Agreed 100% that a woman is made to be a helper to her husband and to help him fulfill his goals in life. However, I see no bible warrant for the idea that a woman may not come under another authority other than her husband or father. Being under authority is not necessarily the same as being under ‘headship’. Even a married woman or a daughter at home is under the ‘authority’ of the ruling government, and her pastor, by the ordinance of God. Her husband may well come first, but that does not make the existence of other authority relationships sinful. 



> I don't see, biblically, why a woman is to support a man in these three spheres - home, church and workplace. It is, primarily, in the home, with the church (as in church leaders other than her husband) being quite secondary. I find no biblical justification for extending that principle of headship to some man who simply happens to be the boss at work.



Throughout the Old Testament, we see that many women were under the authority of other men as their maidservants. God’s law specifically allows for a situation where a woman has both a husband and a master, and he sees nothing evil about it (Exodus 21:2-11).



> Now, I realize that this may not apply to every conceivable circumstance, but, for the most part, I don't think there should be a need for a woman to compete in the workplace at all. A married woman can support her husband. A single girl can fulfill the same supporting role in relation to her own father.



A single girl or woman is certainly under the headship of her father. But I see no bible reason to say that headship is denied or compromised in anyway if she comes into an authority relationship with another man, for the reasons stated above.

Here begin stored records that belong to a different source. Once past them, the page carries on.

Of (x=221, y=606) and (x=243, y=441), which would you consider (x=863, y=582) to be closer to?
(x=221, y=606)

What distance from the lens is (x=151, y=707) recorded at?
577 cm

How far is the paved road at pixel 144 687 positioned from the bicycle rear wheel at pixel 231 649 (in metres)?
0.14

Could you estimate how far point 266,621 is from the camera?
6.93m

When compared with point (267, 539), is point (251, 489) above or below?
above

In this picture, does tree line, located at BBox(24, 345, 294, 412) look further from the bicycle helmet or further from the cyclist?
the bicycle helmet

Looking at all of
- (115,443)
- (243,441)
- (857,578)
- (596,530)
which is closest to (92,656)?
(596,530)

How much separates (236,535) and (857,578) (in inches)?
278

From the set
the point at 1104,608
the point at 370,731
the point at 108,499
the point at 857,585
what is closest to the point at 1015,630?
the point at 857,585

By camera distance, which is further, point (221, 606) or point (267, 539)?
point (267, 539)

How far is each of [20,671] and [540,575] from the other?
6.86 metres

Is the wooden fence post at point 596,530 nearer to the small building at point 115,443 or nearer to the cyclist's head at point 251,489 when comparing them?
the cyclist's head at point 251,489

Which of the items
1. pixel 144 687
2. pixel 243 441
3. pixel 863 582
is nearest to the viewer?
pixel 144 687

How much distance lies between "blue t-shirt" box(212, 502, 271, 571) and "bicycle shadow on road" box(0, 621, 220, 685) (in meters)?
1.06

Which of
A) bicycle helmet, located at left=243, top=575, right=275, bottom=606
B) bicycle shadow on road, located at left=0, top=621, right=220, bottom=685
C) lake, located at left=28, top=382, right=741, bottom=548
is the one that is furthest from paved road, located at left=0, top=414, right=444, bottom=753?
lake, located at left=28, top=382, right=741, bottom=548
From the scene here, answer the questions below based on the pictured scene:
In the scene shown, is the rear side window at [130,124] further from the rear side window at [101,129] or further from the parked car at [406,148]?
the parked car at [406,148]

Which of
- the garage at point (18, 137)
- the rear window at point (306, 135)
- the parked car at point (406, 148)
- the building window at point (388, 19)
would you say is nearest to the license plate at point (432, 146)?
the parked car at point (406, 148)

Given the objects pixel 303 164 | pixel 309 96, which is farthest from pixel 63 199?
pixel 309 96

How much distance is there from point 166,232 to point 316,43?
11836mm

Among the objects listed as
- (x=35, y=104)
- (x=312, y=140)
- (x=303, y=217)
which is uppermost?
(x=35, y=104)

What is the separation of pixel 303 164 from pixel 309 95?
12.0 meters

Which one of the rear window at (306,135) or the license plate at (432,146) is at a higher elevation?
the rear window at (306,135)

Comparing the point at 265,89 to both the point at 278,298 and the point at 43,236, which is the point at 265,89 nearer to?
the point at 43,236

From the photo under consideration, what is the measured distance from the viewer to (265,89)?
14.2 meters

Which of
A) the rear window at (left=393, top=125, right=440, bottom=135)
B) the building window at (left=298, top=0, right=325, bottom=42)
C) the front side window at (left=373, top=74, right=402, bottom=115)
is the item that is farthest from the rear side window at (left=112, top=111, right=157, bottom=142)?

> In the case of a widow or a single woman who's father is either deceased or not someone she is able to support for some other reason, she may have great opportunity to be used in the service of the church, supporting the male leadership an ministering under their authority (Rom. 16:1; Phil. 4:2-3). We ought to be concerned to look after the material needs of widows and any other ladies in our churches who have no man to be provider for them.



I have often seen the fact that widows were to be cared for as justification for the idea that women have no place in the workforce. When I look at 1 Tim 5, I see some fairly strict criteria for a widow to be placed into the full time care and support of the church. Not every woman simply by virtue of her gender is to be supported fulltime. Bible ‘support’ in an ordinary case it to provide people with a means to earn a living, even if efforts are taken to make that work easier that it normally would have been – as we see with Ruth and Boaz and Deut 24:19


----------



## satz (Apr 11, 2008)

Wannabee said:


> The young lady is to promote her father's prosperity until given away.
> .
> .
> If she goes into the workplace she now has another head to promote. No wonder so much infidelity happens in the workplace. A woman's headship is confused and she now has two men (or more) with authority over her as she strives to promote the advancement of both of them.



This logic does not follow. Does a man who works for another man end up taking on the role of a woman and promoting this other man instead of being his own man?

No, while he may serve his boss’s interests at work, he is essentially still working for himself. He brings home his paycheck to support his family and his own goals. Likewise a woman may bring home a paycheck in support of her family whether she is married or unmarried.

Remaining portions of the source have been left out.